Input:
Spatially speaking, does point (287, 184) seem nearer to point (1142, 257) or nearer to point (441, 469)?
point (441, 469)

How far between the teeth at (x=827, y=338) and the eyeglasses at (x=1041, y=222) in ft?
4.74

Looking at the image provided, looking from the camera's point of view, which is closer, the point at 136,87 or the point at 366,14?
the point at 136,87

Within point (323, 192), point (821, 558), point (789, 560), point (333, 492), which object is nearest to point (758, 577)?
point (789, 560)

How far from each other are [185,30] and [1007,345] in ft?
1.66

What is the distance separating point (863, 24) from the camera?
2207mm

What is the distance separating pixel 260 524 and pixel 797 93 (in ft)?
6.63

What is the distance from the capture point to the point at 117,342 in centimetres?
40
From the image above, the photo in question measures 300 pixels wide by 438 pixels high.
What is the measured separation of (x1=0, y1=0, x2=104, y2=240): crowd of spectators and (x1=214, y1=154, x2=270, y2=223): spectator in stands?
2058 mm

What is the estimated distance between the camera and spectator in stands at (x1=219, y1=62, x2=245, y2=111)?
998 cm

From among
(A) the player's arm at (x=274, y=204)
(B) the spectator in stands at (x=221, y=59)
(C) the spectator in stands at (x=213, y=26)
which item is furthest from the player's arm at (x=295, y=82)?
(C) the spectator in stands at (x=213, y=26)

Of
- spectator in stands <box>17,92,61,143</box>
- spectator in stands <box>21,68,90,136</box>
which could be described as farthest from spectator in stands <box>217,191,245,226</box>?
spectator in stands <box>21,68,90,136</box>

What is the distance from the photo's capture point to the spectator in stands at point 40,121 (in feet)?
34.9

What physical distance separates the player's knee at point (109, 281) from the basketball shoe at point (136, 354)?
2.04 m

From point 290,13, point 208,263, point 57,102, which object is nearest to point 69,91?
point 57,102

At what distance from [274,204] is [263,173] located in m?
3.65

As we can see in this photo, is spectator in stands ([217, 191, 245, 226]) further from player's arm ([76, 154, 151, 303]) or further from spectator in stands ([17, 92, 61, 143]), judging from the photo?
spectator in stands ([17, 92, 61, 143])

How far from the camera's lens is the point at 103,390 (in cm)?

Your task:
Make an exact copy of the data above.

Full solution:
Spatially speaking, does point (287, 184) seem nearer to point (1142, 257) or nearer to point (441, 469)?
point (441, 469)

How far between the teeth at (x=827, y=338) and the eyeglasses at (x=1041, y=222) in ft?
4.74

Looking at the image provided, looking from the camera's point of view, which is closer, the point at 136,87 or the point at 366,14?
the point at 136,87

Within point (323, 192), point (821, 558), point (789, 560), point (333, 492), which object is nearest to point (758, 577)?
point (789, 560)

How far from each other are [185,30] and [1007,345] in ft?
1.66

What is the distance separating point (863, 24) from the camera?
2207mm

What is the distance separating pixel 260 524 and pixel 797 93 (in ft)?
6.63

What is the distance from the capture point to the point at 117,342 in centimetres?
40
From the image above, the photo in question measures 300 pixels wide by 438 pixels high.
What is the measured separation of (x1=0, y1=0, x2=104, y2=240): crowd of spectators and (x1=214, y1=154, x2=270, y2=223): spectator in stands?
2058 mm

What is the estimated distance between the camera and spectator in stands at (x1=219, y1=62, x2=245, y2=111)?
998 cm

From among
(A) the player's arm at (x=274, y=204)
(B) the spectator in stands at (x=221, y=59)
(C) the spectator in stands at (x=213, y=26)
which item is furthest from the player's arm at (x=295, y=82)?
(C) the spectator in stands at (x=213, y=26)

Of
- spectator in stands <box>17,92,61,143</box>
- spectator in stands <box>21,68,90,136</box>
which could be described as farthest from spectator in stands <box>217,191,245,226</box>?
spectator in stands <box>21,68,90,136</box>

What is the distance from the photo's capture point to the spectator in stands at point 40,121 (in feet)?
34.9

What physical distance separates the player's knee at point (109, 281) from the basketball shoe at point (136, 354)?
2.04 m

From point 290,13, point 208,263, point 57,102, which object is nearest to point 69,91?
point 57,102

At what distance from [274,204] is [263,173] located in m?
3.65

As we can see in this photo, is spectator in stands ([217, 191, 245, 226]) further from player's arm ([76, 154, 151, 303]) or further from spectator in stands ([17, 92, 61, 143]), judging from the photo?
spectator in stands ([17, 92, 61, 143])

How far from the camera's lens is the point at 103,390 (in cm)?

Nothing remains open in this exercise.